## [To be done]
Can you reproduce, word for word, everything in the runtime security text below from "Learning objectives" down to "and health checks."?

## [Text provided]

Secrets, Identity, Runtime

Runtime Security

How to observe active workloads, detect suspicious behavior, and respond before small issues become incidents.

Runtime security focuses on detecting and responding to threats while workloads are actively running in production. Unlike static analysis or pre-deployment controls, runtime security provides a last line of defence: catching attacks that slipped through earlier controls and minimising the damage before they can cause significant harm.

Learning objectives

What you should be able to do after reading.
  • Explain what runtime monitoring captures and why it matters.
  • Distinguish runtime events, audit logs, and health checks.
  • Describe a practical path from alert triage to incident response.

At a glance

Fast mental model before you dive in.
Detection layer
  • Runtime monitoring
  • Falco
  • Runtime events
Evidence layer
  • Audit logs
  • Health checks
  • System context
Response layer
  • Alert triage
  • Containment
  • Incident response

Runtime Threat Detection

Runtime threat detection monitors the behaviour of running workloads for signs of compromise. Unexpected process spawns, unusual system calls, network connections to new destinations, file writes in sensitive directories, and privilege escalation attempts. Unlike static analysis or pre-deployment controls, runtime detection operates on what workloads actually do, not on what they are configured to do.

## [Recorded information]
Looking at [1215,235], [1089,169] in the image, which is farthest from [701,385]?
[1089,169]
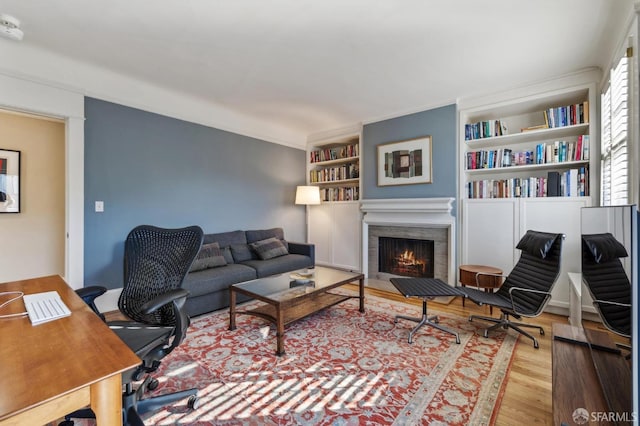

## [Solution for this task]
Learning objectives

What you should be able to do after reading.
  • Explain what runtime monitoring captures and why it matters.
  • Distinguish runtime events, audit logs, and health checks.